If all the love they have enjoyed, He will visit them with fresh love.
‘Do you not forget my cross?’ says He, ‘I will cause you to remember it; for at my table I will manifest Myself anew to you.’
‘Do you not forget what I did for you in the council-chamber of eternity? I will remind you of it, for you shall need a counselor and shall find Me ready at your call.’
Mothers do not let their children forget them….. So it is with Jesus. He says to us, “Remember Me,” and our response is, ‘We will remember Thy love.’
We will remember Thy love and its matchless history. It is as ancient as the Glory which Thou hadst with the Father before the world was.
We remember, O Jesus, Thine eternal love when Thou didst become our Surety, and espouse us as thy Betrothed.
We remember the love which suggested the sacrifice of Thyself, the love which, until the fulness of time, mused over that that sacrifice, and long for the house whereof in the volume of the book it was written of Thee, ‘Lo, I come.’
We remember Thy love, O Jesus! as it was manifest to us in Thy holy life, from the manger of Bethlehem to the garden of Gethsemane.
We track Thee from the cradle to the grave — for every word and deed of thine was love — and we rejoice in Thy love, which Death did not exhaust; Thy love which shone resplendent in Thy resurrection.
We remember that burning fire of love which will never let Thee hold Thy peace until Thy chosen ones will all be safely housed, until Zion be glorified, and Jerusalem settled on her everlasting foundations of light and love in heaven.”
Amen.
I felt such urgency to post this tonight, because I felt such restlessness from insomnia and its attendant mind trails, but there is both an urgency within the reminder of Christ’s love and yet a restfulness to it, isn’t there?

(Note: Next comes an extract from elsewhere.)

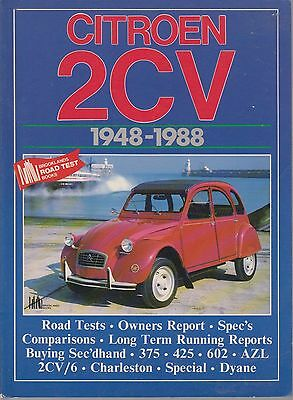 CITROEN 2CV ( 375 , 425 602cc ) 2CV/6 & DYANE 1948 - 1988 PERIOD ROAD TESTS BOOK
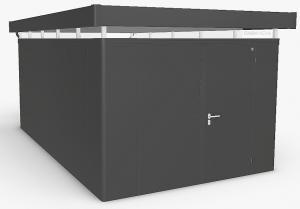 Biohort Záhradný domček BIOHORT CasaNova 330 x 530 (tmavo sivá metalíza) orientace dverí vpravo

I’d also like to remind you that Spurgeon himself, the one who wrote that, suffered from deep depression and anxiety.
Who knows when he wrote that entry, or how he felt?
But perhaps it was on a dark night, when he could not quite remember the One who was there for him, and somehow saw just one glimpse of The One, and could not contain himself because Christ’s love for us cannot be contained once we see just a bit of what He sees when he looks at us — his beloved children.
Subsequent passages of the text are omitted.